The prison of Matthioli, in the fortress of St. Marguerite, is now, for the first time, engraved from an original sketch. It is one of a series of five, built in a row on the scarp of the rocky cliff. The walls are fourteen feet thick; there are three rows of strong iron gratings placed equidistant within the arched window of Matthioli’s room, a large apartment with vaulted roof, and no feature to bleak its monotony, except a small fireplace beside the window, and a few shelves above it. The Bay of Cannes, and the beautiful range of the Esterel mountains, may be seen from the window; a lovely view, that must have given but a maddening sense of confinement to the solitary prisoner. It is on record, that his mind was seriously deranged during the early part of his imprisonment; what he became ultimately, when all hope failed, and a long succession of years deadened his senses, none can know—the secret died with his jailers.

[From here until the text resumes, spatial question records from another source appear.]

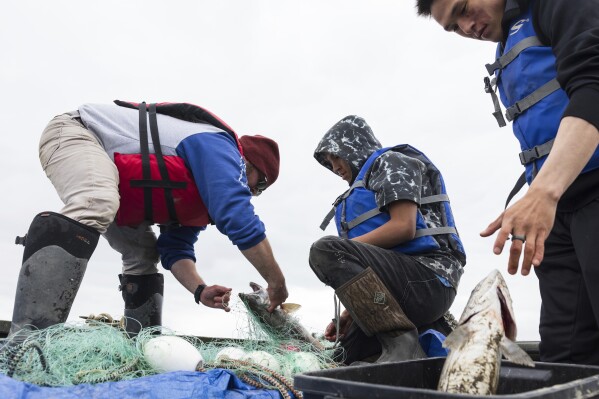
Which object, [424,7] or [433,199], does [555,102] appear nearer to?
[424,7]

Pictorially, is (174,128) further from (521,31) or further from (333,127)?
(521,31)

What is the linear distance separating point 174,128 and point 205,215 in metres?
0.71

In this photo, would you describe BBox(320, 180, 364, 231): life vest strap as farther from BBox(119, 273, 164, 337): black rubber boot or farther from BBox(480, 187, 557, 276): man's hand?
BBox(480, 187, 557, 276): man's hand

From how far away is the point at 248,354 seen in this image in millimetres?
3172

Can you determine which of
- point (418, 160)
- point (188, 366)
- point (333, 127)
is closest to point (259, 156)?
point (333, 127)

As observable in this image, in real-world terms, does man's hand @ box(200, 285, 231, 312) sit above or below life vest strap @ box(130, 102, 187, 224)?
below

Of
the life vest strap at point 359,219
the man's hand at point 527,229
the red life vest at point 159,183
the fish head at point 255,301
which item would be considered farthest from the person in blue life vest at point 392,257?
the man's hand at point 527,229

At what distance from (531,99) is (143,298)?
10.4 feet

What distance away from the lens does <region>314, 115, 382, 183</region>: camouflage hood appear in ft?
14.1

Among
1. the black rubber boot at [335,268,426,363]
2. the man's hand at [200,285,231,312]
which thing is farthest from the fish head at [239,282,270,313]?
the black rubber boot at [335,268,426,363]

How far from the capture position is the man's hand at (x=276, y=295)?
3.79m

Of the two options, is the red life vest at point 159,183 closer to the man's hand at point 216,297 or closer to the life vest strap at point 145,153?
the life vest strap at point 145,153

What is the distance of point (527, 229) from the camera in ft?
5.03

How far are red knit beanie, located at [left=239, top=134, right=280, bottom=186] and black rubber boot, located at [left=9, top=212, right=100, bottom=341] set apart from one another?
1691 mm
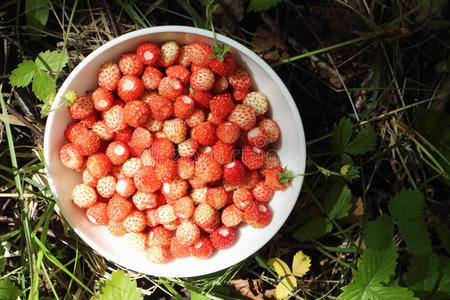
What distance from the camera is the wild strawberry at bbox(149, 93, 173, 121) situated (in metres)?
1.35

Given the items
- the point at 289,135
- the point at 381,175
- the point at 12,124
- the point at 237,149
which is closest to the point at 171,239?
the point at 237,149

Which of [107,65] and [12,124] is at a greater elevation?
[107,65]

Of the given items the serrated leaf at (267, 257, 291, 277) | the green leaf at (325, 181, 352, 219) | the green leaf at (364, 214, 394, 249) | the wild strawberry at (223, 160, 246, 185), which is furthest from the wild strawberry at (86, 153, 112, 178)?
the green leaf at (364, 214, 394, 249)

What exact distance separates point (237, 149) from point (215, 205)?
0.23 meters

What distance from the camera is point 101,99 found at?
1336 millimetres

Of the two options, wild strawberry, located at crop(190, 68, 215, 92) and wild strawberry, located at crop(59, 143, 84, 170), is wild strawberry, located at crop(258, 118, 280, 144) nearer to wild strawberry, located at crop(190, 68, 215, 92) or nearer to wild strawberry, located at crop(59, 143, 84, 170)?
wild strawberry, located at crop(190, 68, 215, 92)

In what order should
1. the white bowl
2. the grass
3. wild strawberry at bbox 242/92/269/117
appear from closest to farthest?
the white bowl → wild strawberry at bbox 242/92/269/117 → the grass

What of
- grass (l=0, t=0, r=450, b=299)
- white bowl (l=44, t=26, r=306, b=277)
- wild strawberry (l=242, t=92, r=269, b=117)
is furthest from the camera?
grass (l=0, t=0, r=450, b=299)

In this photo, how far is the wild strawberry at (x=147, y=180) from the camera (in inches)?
53.0

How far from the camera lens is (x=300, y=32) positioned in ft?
5.30

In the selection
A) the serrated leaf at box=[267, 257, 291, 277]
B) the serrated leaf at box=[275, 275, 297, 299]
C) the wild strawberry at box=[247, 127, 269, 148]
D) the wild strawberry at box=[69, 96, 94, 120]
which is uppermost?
the wild strawberry at box=[69, 96, 94, 120]

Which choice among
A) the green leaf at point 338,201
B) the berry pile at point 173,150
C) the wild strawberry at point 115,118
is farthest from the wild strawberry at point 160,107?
the green leaf at point 338,201

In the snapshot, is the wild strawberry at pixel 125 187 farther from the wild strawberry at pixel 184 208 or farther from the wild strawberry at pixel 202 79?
the wild strawberry at pixel 202 79

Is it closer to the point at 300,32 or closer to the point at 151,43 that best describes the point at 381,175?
the point at 300,32
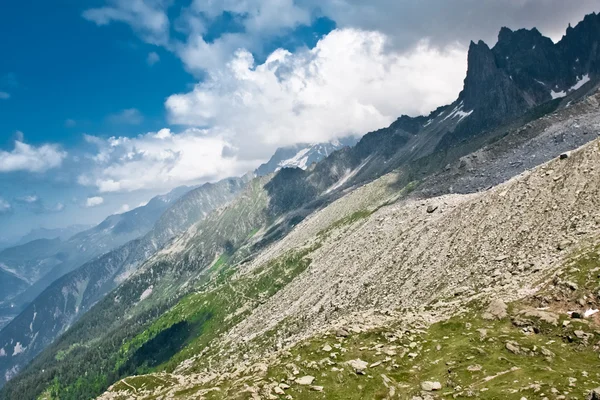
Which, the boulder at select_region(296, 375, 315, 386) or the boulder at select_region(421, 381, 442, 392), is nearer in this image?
the boulder at select_region(421, 381, 442, 392)

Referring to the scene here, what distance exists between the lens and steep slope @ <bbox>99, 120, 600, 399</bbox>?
43.7m

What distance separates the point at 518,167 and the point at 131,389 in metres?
132

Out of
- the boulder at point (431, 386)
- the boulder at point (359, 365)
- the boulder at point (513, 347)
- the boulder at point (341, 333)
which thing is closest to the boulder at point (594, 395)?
the boulder at point (513, 347)

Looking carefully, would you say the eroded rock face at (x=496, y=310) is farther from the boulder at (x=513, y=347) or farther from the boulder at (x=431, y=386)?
the boulder at (x=431, y=386)

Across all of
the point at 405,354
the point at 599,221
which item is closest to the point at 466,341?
the point at 405,354

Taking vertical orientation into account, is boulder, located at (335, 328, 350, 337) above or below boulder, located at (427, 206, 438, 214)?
below

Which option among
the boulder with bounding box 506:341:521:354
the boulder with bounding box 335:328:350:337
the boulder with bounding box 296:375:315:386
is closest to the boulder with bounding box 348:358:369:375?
the boulder with bounding box 296:375:315:386

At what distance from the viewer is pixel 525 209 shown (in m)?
77.0

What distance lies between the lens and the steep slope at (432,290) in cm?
4372

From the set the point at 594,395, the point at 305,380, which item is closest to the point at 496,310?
the point at 594,395

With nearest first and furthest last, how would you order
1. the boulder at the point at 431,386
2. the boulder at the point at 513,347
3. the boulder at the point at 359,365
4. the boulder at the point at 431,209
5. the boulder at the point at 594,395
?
the boulder at the point at 594,395
the boulder at the point at 431,386
the boulder at the point at 513,347
the boulder at the point at 359,365
the boulder at the point at 431,209

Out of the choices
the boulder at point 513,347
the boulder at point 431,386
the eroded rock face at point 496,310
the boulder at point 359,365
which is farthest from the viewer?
the eroded rock face at point 496,310

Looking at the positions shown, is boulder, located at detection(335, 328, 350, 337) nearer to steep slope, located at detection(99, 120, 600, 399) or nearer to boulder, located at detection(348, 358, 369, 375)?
steep slope, located at detection(99, 120, 600, 399)

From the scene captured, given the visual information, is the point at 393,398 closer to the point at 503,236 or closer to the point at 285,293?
the point at 503,236
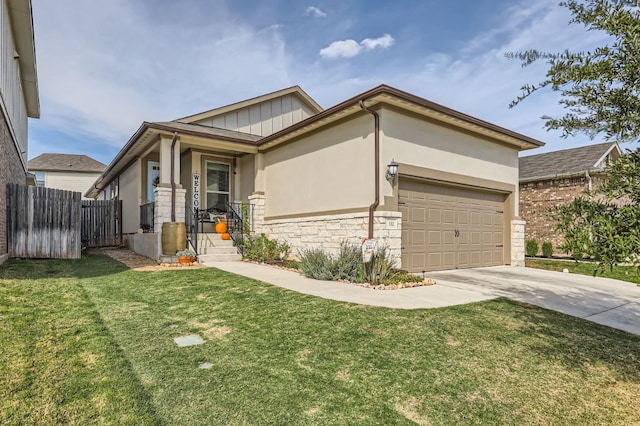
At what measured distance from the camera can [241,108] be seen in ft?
44.7

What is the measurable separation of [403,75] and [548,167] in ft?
30.2

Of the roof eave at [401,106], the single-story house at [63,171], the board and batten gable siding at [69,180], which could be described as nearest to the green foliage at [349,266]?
the roof eave at [401,106]

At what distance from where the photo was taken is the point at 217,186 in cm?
1298

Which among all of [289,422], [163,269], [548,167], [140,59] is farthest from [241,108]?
[548,167]

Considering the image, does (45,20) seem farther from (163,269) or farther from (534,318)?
(534,318)

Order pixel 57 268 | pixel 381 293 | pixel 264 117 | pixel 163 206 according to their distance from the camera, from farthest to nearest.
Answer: pixel 264 117
pixel 163 206
pixel 57 268
pixel 381 293

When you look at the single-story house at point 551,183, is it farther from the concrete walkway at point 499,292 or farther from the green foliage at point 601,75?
the green foliage at point 601,75

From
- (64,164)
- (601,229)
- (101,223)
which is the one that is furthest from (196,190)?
(64,164)

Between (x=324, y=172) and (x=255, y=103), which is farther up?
(x=255, y=103)

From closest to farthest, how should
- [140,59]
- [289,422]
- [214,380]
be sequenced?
[289,422], [214,380], [140,59]

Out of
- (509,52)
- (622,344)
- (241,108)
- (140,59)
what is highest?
(140,59)

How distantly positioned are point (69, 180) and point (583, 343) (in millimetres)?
35466

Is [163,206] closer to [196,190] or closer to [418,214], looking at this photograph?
[196,190]

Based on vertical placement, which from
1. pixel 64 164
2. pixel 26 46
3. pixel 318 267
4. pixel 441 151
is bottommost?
pixel 318 267
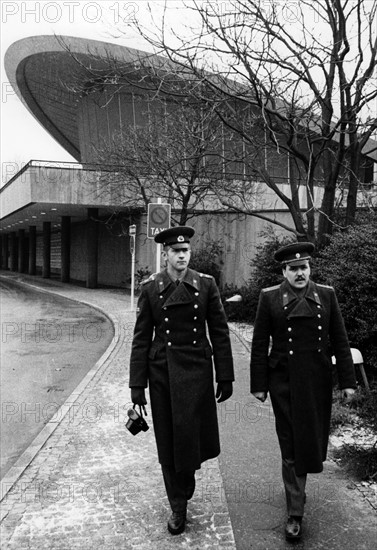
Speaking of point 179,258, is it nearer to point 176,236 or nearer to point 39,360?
point 176,236

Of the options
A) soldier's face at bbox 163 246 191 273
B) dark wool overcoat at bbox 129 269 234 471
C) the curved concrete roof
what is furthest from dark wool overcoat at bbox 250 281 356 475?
the curved concrete roof

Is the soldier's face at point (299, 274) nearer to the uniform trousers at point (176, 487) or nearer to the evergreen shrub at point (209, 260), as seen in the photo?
the uniform trousers at point (176, 487)

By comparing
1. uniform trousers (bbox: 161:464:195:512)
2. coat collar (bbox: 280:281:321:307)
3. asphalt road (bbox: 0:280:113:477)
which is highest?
coat collar (bbox: 280:281:321:307)

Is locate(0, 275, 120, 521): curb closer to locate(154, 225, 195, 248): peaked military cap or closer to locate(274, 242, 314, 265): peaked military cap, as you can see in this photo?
locate(154, 225, 195, 248): peaked military cap

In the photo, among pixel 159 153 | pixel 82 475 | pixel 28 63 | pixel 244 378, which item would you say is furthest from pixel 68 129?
Result: pixel 82 475

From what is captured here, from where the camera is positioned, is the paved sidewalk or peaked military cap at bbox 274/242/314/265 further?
peaked military cap at bbox 274/242/314/265

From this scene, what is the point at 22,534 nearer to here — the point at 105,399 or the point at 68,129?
the point at 105,399

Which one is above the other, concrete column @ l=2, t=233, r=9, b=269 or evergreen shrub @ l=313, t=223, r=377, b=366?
evergreen shrub @ l=313, t=223, r=377, b=366

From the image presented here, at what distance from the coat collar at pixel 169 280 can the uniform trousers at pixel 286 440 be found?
2.63 feet

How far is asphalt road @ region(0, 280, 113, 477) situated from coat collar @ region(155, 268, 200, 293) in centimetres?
240

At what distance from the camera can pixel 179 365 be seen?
336 centimetres

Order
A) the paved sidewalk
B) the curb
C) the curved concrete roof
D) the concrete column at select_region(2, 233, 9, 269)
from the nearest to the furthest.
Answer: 1. the paved sidewalk
2. the curb
3. the curved concrete roof
4. the concrete column at select_region(2, 233, 9, 269)

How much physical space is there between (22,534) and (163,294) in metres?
1.77

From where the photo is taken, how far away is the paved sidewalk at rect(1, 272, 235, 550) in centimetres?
322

There is a tradition, that he attempted to make his captivity known, by scratching his melancholy tale on a metal dish, and casting it from the window; that it was found by a fisherman of Cannes, who brought it to the governor, St. Mars, thereby jeopardising his own life or liberty, for he was at once imprisoned, and only liberated on incontestable proof being given of his inability to read. After this, all fishermen were prohibited from casting their nets within a mile of the island. Matthioli was debarred, on pain of death, from speaking to any but his jailer; he was conveyed from one dungeon to the other in a sedan-chair, closely covered with oil-cloth, into which he entered in his cell, where it was fastened so that no one should see him; his jailers nearly smothered him on his journey to St. Marguerite; and afterwards the black mask seems to have been adopted on all occasions of the kind. Lord Dover assures us, that it has been a popular mistake to affirm this famed mask was of iron; that, in reality, it was formed of velvet, strengthened by bands of whalebone, and secured by a padlock behind the head.
The same extraordinary precautions for concealment followed his death that had awaited him in life. The walls of his dungeon were scraped to the stone, and the doors and windows burned, lest any scratch or inscription should betray the secret. His bedding, and all the furniture of the room, were also burned to cinders, then reduced to powder, and thrown into the drains; and all articles of metal melted into an indistinguishable mass. By this means it was hoped that oblivion might surely follow one of the grossest acts of political cruelty in the dark record of history.